Towards Transparent Sustainability Reporting in Value Chains
The chemical industry is increasingly prioritizing sustainability, with a strong focus on reducing its carbon footprint and moving toward net-zero targets. By 2026, the Together for Sustainability (TfS) consortium will mandate the reporting of biogenic carbon content (BCC) in chemical products [1], posing a significant challenge for the industry. In this context, CarAT (an automated, scalable “Carbon Atom Tracing” methodology) offers a practical way to dynamically calculate and report BCC across industrial value chains. Many chemical manufacturers use Enterprise Resource Planning (ERP) systems to manage procurement, manufacturing, logistics, and sales data [2], but these systems lack the molecular-level detail required to differentiate fossil and biogenic carbon sources within a product.
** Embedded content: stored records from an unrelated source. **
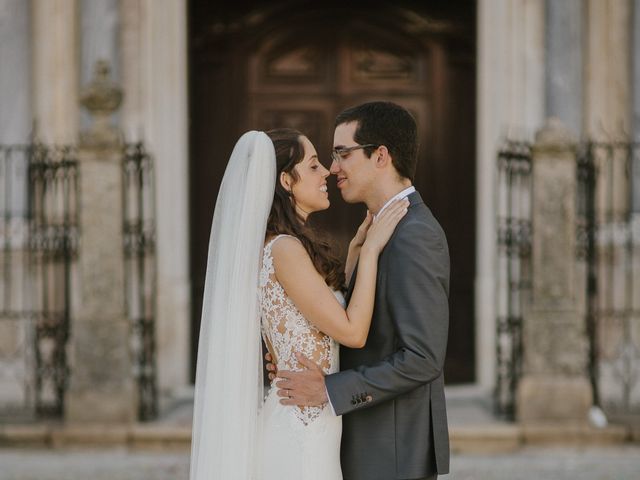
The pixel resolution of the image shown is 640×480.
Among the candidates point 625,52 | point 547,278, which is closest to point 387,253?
point 547,278

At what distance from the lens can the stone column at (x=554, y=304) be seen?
8.38m

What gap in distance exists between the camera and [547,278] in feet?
27.8

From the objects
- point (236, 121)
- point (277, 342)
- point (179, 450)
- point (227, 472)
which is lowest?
point (179, 450)

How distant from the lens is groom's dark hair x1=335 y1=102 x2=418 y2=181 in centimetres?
367

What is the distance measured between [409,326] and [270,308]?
1.74 ft

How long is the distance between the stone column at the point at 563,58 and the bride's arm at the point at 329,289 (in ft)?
22.3

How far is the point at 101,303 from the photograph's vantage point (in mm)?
8648

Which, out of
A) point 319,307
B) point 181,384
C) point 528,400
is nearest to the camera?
point 319,307

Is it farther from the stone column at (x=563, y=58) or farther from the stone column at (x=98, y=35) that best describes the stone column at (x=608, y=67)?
the stone column at (x=98, y=35)

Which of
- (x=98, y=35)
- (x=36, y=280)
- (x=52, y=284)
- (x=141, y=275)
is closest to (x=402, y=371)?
(x=141, y=275)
In the chemical sector, a value chain can be considered an interconnected network of raw materials, production processes, and final products, or a series of value-adding chemical reactions and transformations that convert feedstocks into high-value products [3]. Calculating BCC across these networks is difficult, because it depends on factors such as feedstock composition, process efficiency, and various operational variables. CarAT bridges the gap between high-level ERP data and the molecular detail needed for accurate BCC reporting. Our method leverages a pre-trained transformer model (RXNMapper) to automate atom mapping across reactions. A generalisable linear program then propagates BCC across the value chain, ensuring consistent tracking through loops and mixed feedstocks.
CarAT Framework Overview
CarAT consists of three stages:
1. Data Preparation and Value Chain Representation: The value chain is represented as a bipartite, directed graph in which “mix” nodes consolidate feedstocks or recycled streams, and “production” nodes describe transformations at chemical facilities. This structured approach links ERP-level material flows with the actual chemical species involved.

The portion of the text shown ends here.